■ Exercise requirements ■
Identify every line below that contains the word "visibility", treating uppercase and lowercase as distinct, and copy each of those lines.

[Spatial reasoning records]
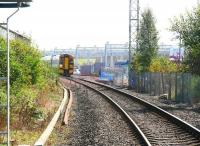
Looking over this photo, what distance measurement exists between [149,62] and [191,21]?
73.9 feet

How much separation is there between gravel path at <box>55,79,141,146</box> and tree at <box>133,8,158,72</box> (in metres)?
32.8

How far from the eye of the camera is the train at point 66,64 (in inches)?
Answer: 2862

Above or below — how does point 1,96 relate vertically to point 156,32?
below

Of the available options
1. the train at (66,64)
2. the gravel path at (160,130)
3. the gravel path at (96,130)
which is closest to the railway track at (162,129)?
the gravel path at (160,130)

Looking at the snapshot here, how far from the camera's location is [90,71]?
11050cm

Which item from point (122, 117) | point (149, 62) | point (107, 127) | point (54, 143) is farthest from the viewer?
point (149, 62)

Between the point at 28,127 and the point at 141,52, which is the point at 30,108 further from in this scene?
the point at 141,52

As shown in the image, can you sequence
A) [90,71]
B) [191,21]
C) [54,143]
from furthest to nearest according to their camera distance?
[90,71] < [191,21] < [54,143]

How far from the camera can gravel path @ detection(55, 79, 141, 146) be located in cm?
1384

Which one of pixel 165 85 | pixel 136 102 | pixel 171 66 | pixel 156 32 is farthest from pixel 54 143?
pixel 156 32

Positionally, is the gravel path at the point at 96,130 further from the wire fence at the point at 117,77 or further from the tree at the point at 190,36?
the wire fence at the point at 117,77

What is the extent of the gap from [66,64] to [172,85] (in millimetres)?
40974

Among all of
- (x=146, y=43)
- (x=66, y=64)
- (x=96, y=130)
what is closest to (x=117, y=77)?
(x=146, y=43)

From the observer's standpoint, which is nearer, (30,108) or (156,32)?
(30,108)
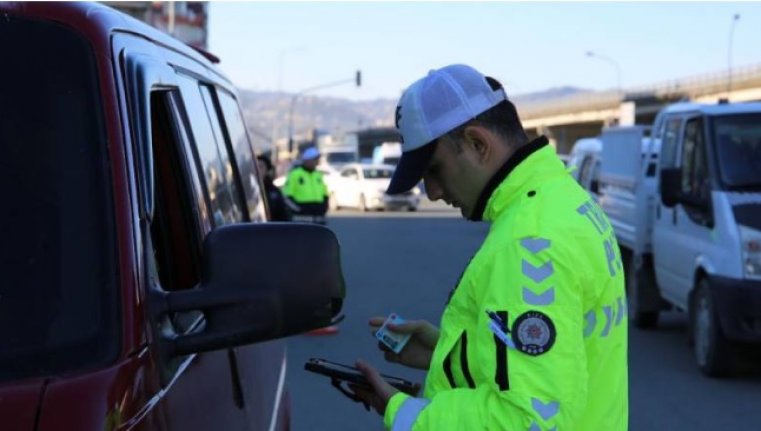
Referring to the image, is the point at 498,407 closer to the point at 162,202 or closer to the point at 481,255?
the point at 481,255

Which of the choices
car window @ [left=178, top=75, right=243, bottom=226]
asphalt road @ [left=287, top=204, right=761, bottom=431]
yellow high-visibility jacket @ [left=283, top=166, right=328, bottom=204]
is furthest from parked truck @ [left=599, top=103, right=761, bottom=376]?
yellow high-visibility jacket @ [left=283, top=166, right=328, bottom=204]

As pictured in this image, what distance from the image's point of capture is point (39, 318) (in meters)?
2.13

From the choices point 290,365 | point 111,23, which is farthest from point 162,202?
point 290,365

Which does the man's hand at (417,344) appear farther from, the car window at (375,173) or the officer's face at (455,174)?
the car window at (375,173)

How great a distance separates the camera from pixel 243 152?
5.01 meters

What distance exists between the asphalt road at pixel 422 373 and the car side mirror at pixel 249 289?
5.17 metres

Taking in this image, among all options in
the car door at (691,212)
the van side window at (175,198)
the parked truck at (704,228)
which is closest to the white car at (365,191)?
the parked truck at (704,228)

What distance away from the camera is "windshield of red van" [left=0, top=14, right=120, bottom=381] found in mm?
2100

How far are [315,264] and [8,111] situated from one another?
27.7 inches

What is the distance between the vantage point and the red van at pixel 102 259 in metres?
2.07

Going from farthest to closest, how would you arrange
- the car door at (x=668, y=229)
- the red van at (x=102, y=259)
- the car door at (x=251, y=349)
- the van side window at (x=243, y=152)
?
the car door at (x=668, y=229) → the van side window at (x=243, y=152) → the car door at (x=251, y=349) → the red van at (x=102, y=259)

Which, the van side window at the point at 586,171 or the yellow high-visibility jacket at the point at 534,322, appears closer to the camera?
the yellow high-visibility jacket at the point at 534,322

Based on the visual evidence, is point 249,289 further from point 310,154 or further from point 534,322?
point 310,154

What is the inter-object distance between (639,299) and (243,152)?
7875 mm
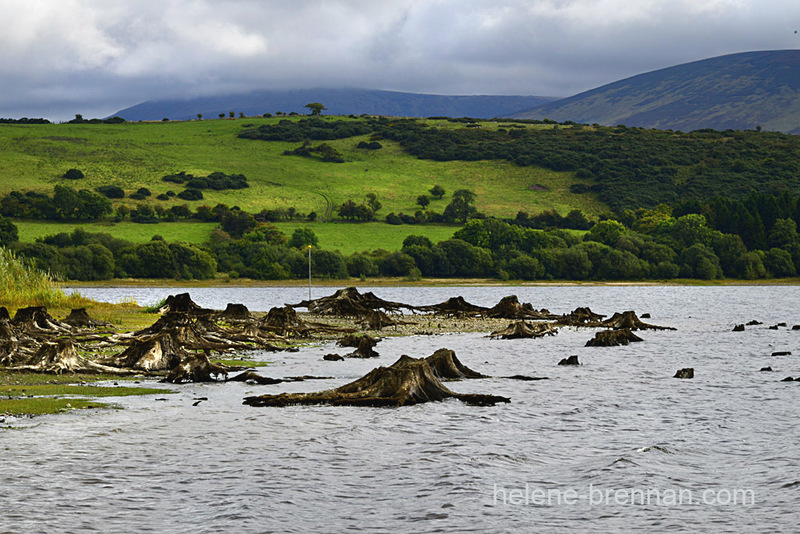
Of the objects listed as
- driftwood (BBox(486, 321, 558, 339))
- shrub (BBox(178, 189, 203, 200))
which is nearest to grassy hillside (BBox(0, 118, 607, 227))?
shrub (BBox(178, 189, 203, 200))

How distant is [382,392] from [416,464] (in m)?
5.96

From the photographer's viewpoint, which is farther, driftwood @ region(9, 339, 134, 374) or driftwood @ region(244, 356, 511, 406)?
driftwood @ region(9, 339, 134, 374)

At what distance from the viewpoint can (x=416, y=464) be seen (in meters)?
15.4

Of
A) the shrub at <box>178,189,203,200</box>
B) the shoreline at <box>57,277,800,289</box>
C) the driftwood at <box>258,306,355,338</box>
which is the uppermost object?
the shrub at <box>178,189,203,200</box>

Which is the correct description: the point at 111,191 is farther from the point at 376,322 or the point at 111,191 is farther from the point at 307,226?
the point at 376,322

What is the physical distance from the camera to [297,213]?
165375 mm

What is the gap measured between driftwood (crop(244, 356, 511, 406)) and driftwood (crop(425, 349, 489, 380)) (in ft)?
10.9

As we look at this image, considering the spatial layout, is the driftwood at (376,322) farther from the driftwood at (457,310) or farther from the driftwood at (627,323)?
the driftwood at (627,323)

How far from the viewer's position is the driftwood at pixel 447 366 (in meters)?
25.2

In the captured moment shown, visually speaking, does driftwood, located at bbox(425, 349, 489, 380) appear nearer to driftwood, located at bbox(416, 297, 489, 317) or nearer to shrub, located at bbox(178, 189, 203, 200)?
driftwood, located at bbox(416, 297, 489, 317)

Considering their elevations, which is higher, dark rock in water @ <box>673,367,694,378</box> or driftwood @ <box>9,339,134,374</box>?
driftwood @ <box>9,339,134,374</box>

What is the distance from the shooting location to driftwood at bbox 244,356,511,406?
21.0 metres

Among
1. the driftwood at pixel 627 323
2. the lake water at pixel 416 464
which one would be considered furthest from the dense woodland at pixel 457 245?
the lake water at pixel 416 464

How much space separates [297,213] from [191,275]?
123ft
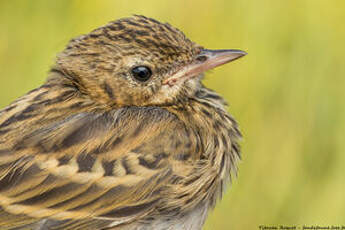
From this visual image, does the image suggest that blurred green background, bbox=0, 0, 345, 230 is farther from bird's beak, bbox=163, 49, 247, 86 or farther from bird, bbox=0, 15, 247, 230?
bird's beak, bbox=163, 49, 247, 86

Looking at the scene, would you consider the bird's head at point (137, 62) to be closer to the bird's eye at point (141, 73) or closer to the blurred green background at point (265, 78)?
the bird's eye at point (141, 73)

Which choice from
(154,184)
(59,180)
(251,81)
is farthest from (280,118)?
(59,180)

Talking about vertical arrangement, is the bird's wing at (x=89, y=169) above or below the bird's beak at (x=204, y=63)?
below

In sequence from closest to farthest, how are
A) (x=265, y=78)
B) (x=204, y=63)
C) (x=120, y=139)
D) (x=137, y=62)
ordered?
(x=120, y=139)
(x=137, y=62)
(x=204, y=63)
(x=265, y=78)

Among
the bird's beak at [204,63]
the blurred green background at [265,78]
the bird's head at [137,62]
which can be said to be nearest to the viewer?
the bird's head at [137,62]

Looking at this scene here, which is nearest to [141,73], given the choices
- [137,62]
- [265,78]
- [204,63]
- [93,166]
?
[137,62]

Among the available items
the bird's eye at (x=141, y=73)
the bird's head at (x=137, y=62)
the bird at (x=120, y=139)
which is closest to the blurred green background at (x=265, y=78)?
the bird at (x=120, y=139)

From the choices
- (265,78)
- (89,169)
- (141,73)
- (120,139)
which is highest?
(141,73)

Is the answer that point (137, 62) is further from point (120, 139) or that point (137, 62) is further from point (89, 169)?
point (89, 169)

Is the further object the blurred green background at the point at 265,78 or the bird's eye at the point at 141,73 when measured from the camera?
the blurred green background at the point at 265,78
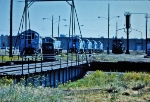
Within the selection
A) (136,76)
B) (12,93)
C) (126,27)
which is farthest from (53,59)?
(126,27)

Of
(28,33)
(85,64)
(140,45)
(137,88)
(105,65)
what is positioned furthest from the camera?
(140,45)

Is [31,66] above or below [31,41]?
below

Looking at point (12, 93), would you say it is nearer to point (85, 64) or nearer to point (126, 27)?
point (85, 64)

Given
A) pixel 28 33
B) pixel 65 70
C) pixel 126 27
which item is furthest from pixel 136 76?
pixel 126 27

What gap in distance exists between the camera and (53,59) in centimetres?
4162

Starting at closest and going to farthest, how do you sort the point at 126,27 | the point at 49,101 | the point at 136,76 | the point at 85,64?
the point at 49,101, the point at 136,76, the point at 85,64, the point at 126,27

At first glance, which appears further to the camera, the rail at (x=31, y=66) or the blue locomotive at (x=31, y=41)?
the blue locomotive at (x=31, y=41)

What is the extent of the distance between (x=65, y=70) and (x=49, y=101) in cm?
2052

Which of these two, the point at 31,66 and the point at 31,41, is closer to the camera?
A: the point at 31,66

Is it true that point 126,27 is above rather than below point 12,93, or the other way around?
above

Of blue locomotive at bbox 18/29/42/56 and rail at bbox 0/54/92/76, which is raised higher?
blue locomotive at bbox 18/29/42/56

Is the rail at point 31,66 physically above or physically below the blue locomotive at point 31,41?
below

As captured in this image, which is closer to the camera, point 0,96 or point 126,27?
point 0,96

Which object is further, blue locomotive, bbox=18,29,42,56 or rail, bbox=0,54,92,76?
blue locomotive, bbox=18,29,42,56
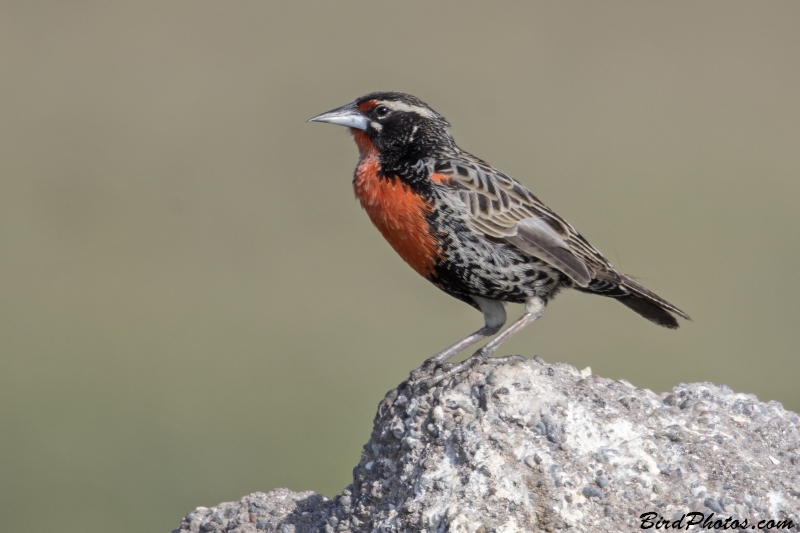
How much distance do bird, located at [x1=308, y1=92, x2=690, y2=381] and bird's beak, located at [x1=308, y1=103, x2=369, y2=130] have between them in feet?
0.14

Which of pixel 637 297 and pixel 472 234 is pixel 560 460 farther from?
pixel 637 297

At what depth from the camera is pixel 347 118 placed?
6.70 meters

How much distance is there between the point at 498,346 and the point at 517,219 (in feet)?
2.27

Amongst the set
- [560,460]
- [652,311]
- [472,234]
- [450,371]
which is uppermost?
[472,234]

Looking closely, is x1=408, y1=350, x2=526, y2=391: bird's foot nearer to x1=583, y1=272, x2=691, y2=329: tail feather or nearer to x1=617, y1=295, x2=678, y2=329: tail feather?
x1=583, y1=272, x2=691, y2=329: tail feather

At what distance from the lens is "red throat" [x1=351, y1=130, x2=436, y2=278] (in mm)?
6066

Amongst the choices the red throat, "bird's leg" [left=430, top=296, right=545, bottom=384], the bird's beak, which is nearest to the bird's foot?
"bird's leg" [left=430, top=296, right=545, bottom=384]

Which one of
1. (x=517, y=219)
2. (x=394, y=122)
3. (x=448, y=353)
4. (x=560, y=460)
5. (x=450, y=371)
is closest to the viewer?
(x=560, y=460)

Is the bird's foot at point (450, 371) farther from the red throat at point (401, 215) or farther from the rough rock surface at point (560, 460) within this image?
the red throat at point (401, 215)

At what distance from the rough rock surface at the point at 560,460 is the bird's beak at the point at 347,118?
1913 millimetres

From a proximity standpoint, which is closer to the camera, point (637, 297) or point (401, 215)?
point (401, 215)

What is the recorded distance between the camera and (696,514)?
4559 mm

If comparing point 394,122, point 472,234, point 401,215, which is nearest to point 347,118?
point 394,122

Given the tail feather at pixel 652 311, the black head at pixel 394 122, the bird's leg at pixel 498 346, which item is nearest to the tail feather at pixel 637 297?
the tail feather at pixel 652 311
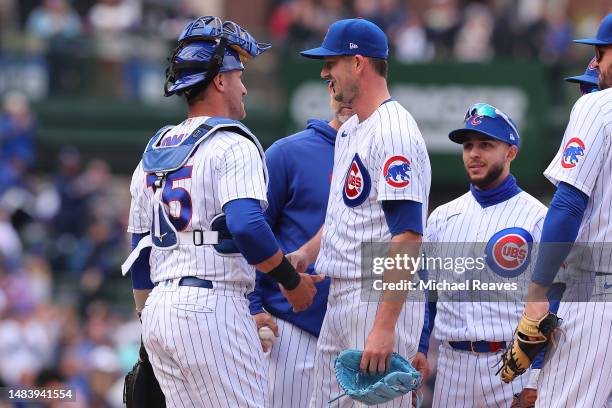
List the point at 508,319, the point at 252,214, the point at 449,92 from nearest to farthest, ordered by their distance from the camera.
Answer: the point at 252,214 < the point at 508,319 < the point at 449,92

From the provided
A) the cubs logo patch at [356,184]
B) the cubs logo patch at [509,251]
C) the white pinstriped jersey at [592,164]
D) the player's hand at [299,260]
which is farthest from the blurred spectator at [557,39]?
the white pinstriped jersey at [592,164]

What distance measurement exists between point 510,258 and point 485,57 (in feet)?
39.0

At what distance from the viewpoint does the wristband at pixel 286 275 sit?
16.5 ft

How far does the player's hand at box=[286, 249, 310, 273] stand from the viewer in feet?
18.5

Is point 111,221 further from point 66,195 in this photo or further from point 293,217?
point 293,217

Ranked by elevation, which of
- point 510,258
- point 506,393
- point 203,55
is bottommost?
point 506,393

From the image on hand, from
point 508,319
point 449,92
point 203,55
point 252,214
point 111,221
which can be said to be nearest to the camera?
point 252,214

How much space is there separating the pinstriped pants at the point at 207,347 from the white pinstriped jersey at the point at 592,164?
4.59 ft

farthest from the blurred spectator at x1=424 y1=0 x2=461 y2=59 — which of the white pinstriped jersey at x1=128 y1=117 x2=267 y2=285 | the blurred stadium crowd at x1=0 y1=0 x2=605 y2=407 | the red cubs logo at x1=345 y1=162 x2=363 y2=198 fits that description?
the white pinstriped jersey at x1=128 y1=117 x2=267 y2=285

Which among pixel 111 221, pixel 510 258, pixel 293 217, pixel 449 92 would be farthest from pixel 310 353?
pixel 449 92

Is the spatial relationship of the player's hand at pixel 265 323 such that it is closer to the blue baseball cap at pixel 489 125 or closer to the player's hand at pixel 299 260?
the player's hand at pixel 299 260

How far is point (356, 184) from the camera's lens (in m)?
5.27

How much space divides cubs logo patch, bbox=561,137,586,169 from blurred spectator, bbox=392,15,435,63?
Result: 12784 millimetres

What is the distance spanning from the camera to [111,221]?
15.6 metres
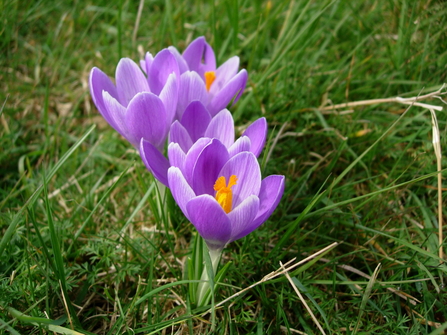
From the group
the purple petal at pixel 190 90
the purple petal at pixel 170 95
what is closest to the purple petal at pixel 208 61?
the purple petal at pixel 190 90

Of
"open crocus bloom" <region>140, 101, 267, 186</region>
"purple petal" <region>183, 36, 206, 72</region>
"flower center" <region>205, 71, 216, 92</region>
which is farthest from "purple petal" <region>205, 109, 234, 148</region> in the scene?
"purple petal" <region>183, 36, 206, 72</region>

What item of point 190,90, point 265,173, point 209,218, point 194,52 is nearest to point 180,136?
point 190,90

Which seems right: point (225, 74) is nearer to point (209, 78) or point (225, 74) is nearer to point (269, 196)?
point (209, 78)

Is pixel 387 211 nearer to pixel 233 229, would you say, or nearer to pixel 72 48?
pixel 233 229

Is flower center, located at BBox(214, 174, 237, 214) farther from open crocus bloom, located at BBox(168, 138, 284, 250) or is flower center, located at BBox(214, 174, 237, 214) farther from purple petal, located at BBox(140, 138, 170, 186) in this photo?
purple petal, located at BBox(140, 138, 170, 186)

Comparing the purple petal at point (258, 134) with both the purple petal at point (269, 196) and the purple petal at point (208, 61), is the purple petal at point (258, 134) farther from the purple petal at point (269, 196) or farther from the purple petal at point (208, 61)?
the purple petal at point (208, 61)
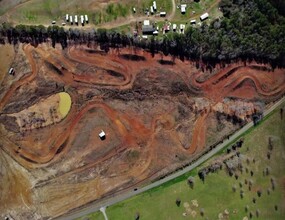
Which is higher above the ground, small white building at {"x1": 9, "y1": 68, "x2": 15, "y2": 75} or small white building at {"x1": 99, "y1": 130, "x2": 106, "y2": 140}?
small white building at {"x1": 9, "y1": 68, "x2": 15, "y2": 75}

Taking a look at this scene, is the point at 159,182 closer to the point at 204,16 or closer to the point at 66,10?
the point at 204,16

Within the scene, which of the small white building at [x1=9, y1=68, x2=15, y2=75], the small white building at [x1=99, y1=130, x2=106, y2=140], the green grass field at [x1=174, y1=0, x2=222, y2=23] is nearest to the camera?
the small white building at [x1=9, y1=68, x2=15, y2=75]

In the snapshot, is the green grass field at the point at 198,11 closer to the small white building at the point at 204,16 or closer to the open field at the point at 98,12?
the open field at the point at 98,12

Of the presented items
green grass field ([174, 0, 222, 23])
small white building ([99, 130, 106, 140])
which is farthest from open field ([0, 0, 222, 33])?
small white building ([99, 130, 106, 140])

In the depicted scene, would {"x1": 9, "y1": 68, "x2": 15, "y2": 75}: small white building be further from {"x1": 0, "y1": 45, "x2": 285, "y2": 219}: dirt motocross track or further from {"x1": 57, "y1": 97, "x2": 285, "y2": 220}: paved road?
{"x1": 57, "y1": 97, "x2": 285, "y2": 220}: paved road

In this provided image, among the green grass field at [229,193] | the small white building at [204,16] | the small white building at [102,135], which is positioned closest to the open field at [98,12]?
the small white building at [204,16]

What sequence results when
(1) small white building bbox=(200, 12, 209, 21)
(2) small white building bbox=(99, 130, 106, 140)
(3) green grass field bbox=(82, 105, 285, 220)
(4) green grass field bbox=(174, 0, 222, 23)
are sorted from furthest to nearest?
(4) green grass field bbox=(174, 0, 222, 23) < (1) small white building bbox=(200, 12, 209, 21) < (3) green grass field bbox=(82, 105, 285, 220) < (2) small white building bbox=(99, 130, 106, 140)
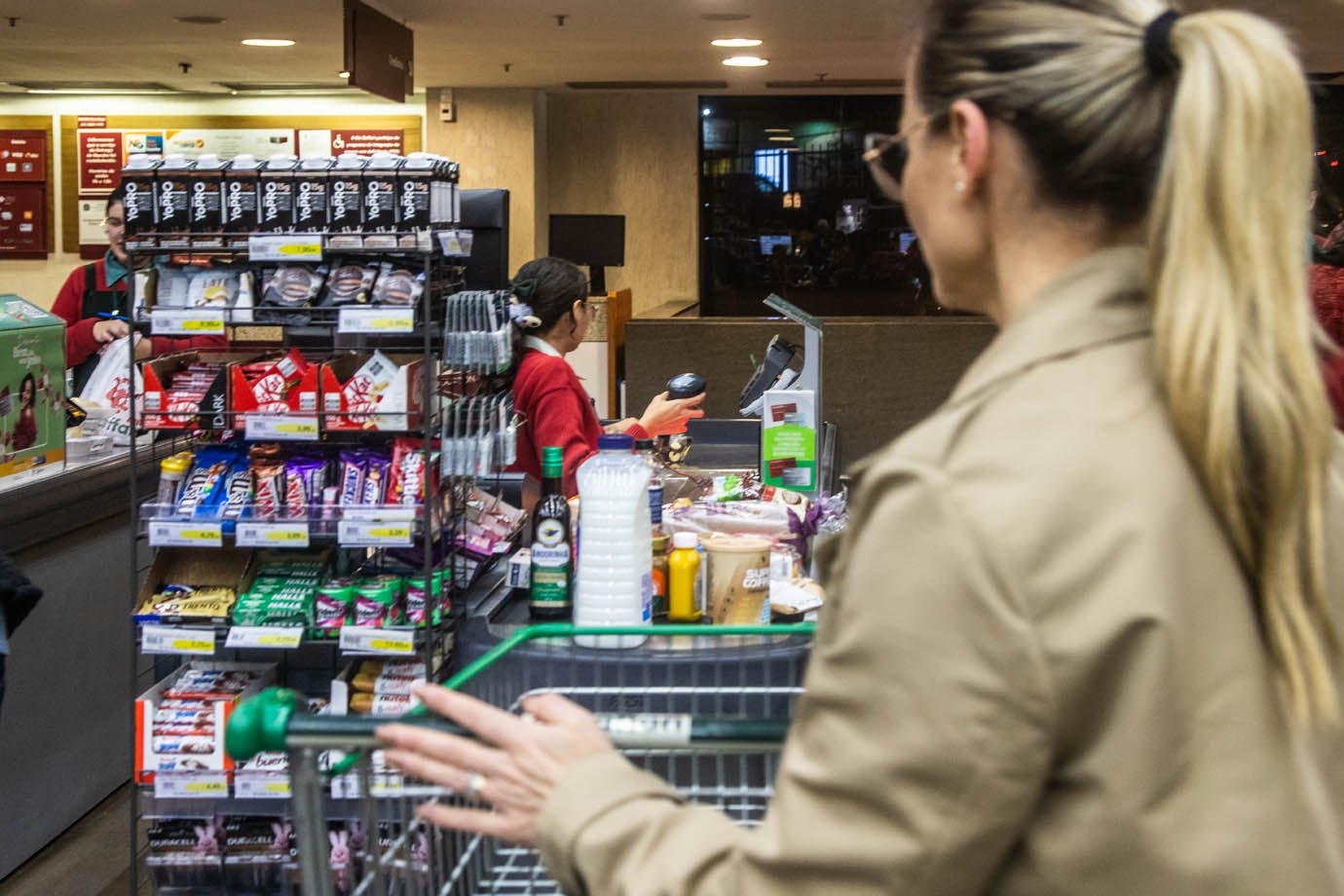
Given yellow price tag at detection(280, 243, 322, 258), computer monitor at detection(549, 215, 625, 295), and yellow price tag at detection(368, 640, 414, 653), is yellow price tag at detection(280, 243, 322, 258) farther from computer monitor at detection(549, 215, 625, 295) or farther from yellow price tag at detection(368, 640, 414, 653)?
computer monitor at detection(549, 215, 625, 295)

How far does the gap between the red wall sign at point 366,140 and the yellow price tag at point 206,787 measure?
10565 millimetres

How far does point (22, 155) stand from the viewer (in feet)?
43.0

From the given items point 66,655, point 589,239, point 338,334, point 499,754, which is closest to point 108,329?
point 66,655

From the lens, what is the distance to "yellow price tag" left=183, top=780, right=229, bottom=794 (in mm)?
2828

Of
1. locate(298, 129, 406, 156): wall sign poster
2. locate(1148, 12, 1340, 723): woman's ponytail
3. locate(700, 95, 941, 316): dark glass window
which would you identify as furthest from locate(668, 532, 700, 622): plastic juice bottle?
locate(700, 95, 941, 316): dark glass window

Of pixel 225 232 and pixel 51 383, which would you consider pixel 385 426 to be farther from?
pixel 51 383

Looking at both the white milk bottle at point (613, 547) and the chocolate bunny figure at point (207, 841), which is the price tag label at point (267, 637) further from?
the white milk bottle at point (613, 547)

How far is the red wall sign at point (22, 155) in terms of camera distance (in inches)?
514

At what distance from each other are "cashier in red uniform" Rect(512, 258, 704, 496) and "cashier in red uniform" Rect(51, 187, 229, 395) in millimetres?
1858

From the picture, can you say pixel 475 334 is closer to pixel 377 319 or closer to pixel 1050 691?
pixel 377 319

■ Correct answer ■
yellow high-visibility jacket @ [left=283, top=166, right=328, bottom=204]
yellow high-visibility jacket @ [left=283, top=166, right=328, bottom=204]
Which, the van side window at the point at 586,171 or the yellow high-visibility jacket at the point at 534,322, appears closer to the camera?
the yellow high-visibility jacket at the point at 534,322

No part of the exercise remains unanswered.